# WHAT TO DO
A – Repeat word for word the part of the Review page from "How it works" to "or Azure DevOps).".
B – On the Review page, where in the sidebar is Review found?
C – Using the Review page, explain why Review analyzes every pull request in the connected repositories.

# PAGE
- - -

Review
Review is Cendriix’s AI-powered code review surface. It analyzes every pull request across your connected repositories — GitHub, GitLab, Bitbucket, and Azure DevOps — to surface bugs, security vulnerabilities, and code quality issues with file-and-line precision. Each finding comes with an explanation and a suggested fix you can apply in one click. Access via Operate → Review in the sidebar.
How it works
Review watches the repositories you’ve connected. When you click Sync, it discovers new pull requests across all your SCM providers, creates a review record for each one, and queues them for AI analysis. The analysis pipeline runs five steps for every PR:
- Initialize review — creates the review record and marks it as running.
- Fetch PR diff — retrieves the unified diff directly from your SCM provider’s API (GitHub, GitLab, Bitbucket, or Azure DevOps).

- - -

# MATERIAL
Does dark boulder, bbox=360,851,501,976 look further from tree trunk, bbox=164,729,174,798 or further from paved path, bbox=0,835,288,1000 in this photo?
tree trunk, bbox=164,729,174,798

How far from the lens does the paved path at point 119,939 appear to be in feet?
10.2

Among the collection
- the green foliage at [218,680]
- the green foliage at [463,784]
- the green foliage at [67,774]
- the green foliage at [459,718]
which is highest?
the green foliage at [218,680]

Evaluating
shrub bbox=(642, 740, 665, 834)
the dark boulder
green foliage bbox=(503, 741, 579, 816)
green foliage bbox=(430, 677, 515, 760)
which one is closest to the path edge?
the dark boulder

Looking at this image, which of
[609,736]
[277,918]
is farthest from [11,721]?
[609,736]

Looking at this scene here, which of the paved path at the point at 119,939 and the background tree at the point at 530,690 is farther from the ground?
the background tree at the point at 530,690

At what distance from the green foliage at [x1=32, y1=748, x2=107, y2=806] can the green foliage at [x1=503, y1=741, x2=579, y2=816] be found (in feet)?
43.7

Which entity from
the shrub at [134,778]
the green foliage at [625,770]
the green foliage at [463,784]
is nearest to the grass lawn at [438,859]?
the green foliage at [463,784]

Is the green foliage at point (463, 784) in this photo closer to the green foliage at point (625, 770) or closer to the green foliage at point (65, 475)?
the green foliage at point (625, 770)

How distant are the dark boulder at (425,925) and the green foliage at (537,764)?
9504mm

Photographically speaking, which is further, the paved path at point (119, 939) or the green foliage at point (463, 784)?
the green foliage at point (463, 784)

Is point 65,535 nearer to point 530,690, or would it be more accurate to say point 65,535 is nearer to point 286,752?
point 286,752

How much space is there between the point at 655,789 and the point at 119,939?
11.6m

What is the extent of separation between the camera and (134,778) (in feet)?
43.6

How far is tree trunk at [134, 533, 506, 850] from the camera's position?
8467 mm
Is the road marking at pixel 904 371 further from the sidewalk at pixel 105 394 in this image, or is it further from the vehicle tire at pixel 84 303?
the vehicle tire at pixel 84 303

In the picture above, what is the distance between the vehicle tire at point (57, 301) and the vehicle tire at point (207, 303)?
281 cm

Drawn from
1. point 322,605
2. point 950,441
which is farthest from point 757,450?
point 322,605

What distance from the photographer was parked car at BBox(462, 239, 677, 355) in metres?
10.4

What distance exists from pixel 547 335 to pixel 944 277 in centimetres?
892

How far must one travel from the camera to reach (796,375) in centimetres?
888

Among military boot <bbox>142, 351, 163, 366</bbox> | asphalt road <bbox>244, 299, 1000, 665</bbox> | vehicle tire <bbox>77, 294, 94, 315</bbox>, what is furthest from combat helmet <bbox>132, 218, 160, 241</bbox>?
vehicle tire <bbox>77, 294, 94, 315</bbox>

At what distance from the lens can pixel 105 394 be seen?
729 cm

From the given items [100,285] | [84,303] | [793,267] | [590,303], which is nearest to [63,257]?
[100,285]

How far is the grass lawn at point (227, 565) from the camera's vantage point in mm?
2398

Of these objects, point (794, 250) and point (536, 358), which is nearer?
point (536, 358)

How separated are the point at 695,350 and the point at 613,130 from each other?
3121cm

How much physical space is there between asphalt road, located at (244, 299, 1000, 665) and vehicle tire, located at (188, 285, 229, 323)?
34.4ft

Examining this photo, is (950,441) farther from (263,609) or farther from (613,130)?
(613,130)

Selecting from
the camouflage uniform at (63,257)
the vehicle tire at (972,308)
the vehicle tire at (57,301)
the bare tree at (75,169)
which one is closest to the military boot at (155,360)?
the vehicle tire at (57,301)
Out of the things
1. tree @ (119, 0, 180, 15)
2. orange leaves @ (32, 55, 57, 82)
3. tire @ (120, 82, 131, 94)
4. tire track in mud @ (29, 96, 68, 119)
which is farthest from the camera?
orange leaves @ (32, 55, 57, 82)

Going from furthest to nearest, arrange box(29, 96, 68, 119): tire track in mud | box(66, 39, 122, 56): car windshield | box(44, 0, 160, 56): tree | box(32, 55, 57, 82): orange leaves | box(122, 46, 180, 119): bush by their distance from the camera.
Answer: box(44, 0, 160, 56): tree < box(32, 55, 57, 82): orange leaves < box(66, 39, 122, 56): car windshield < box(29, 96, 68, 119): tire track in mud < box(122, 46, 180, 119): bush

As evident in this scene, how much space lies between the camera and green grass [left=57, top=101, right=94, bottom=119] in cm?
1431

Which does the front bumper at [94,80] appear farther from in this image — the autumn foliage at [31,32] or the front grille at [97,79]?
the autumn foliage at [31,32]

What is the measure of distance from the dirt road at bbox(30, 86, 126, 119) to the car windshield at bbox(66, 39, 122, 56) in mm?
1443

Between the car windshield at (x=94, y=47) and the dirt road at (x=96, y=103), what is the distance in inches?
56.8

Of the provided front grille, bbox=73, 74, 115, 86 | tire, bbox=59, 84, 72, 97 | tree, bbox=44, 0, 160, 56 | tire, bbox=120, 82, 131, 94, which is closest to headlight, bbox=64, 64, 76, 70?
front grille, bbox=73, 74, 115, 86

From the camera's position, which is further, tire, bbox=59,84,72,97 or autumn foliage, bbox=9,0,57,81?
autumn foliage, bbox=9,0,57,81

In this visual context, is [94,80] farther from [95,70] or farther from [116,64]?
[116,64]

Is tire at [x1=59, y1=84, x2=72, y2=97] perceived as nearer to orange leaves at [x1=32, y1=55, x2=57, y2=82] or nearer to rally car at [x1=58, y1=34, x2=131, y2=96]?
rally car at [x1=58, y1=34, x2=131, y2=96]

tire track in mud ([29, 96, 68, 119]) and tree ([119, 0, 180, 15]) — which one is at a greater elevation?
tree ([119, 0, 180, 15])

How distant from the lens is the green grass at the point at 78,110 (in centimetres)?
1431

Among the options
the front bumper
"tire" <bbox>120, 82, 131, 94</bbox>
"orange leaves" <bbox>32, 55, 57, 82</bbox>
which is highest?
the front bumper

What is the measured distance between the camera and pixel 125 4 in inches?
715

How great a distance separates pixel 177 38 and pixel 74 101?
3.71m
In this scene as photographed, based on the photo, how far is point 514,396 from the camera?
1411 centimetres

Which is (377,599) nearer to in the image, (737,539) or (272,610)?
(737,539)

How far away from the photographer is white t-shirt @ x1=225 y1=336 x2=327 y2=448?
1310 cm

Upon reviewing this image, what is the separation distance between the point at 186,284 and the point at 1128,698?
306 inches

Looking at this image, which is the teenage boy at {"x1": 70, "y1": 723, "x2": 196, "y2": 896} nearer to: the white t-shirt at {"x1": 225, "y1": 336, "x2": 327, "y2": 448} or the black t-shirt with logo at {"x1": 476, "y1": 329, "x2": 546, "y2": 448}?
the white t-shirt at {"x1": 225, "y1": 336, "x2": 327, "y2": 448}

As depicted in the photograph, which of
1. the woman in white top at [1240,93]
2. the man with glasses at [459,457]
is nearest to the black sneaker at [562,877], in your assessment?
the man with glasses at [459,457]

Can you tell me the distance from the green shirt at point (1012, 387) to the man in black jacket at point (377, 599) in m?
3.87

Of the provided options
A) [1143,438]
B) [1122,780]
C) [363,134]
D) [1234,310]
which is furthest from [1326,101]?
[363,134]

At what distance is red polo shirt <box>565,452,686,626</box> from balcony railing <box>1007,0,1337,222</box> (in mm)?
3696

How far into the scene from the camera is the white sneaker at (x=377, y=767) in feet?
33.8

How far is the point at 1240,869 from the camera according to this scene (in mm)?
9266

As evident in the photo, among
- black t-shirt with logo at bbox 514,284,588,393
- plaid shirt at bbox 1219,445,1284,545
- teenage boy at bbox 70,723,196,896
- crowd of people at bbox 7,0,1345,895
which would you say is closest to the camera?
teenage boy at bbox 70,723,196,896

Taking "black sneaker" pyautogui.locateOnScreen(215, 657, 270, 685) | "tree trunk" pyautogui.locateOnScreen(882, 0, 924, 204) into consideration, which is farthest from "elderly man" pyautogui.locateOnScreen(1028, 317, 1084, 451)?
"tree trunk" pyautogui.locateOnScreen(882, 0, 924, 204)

- - -

# RESPONSES TO THE TASKS
A –
How it works
Review watches the repositories you’ve connected. When you click Sync, it discovers new pull requests across all your SCM providers, creates a review record for each one, and queues them for AI analysis. The analysis pipeline runs five steps for every PR:
- Initialize review — creates the review record and marks it as running.
- Fetch PR diff — retrieves the unified diff directly from your SCM provider’s API (GitHub, GitLab, Bitbucket, or Azure DevOps).

B – Under Operate → Review.

C – It does this to surface bugs, security vulnerabilities, and code quality issues with file-and-line precision. Each finding comes with an explanation and a suggested fix that can be applied in one click.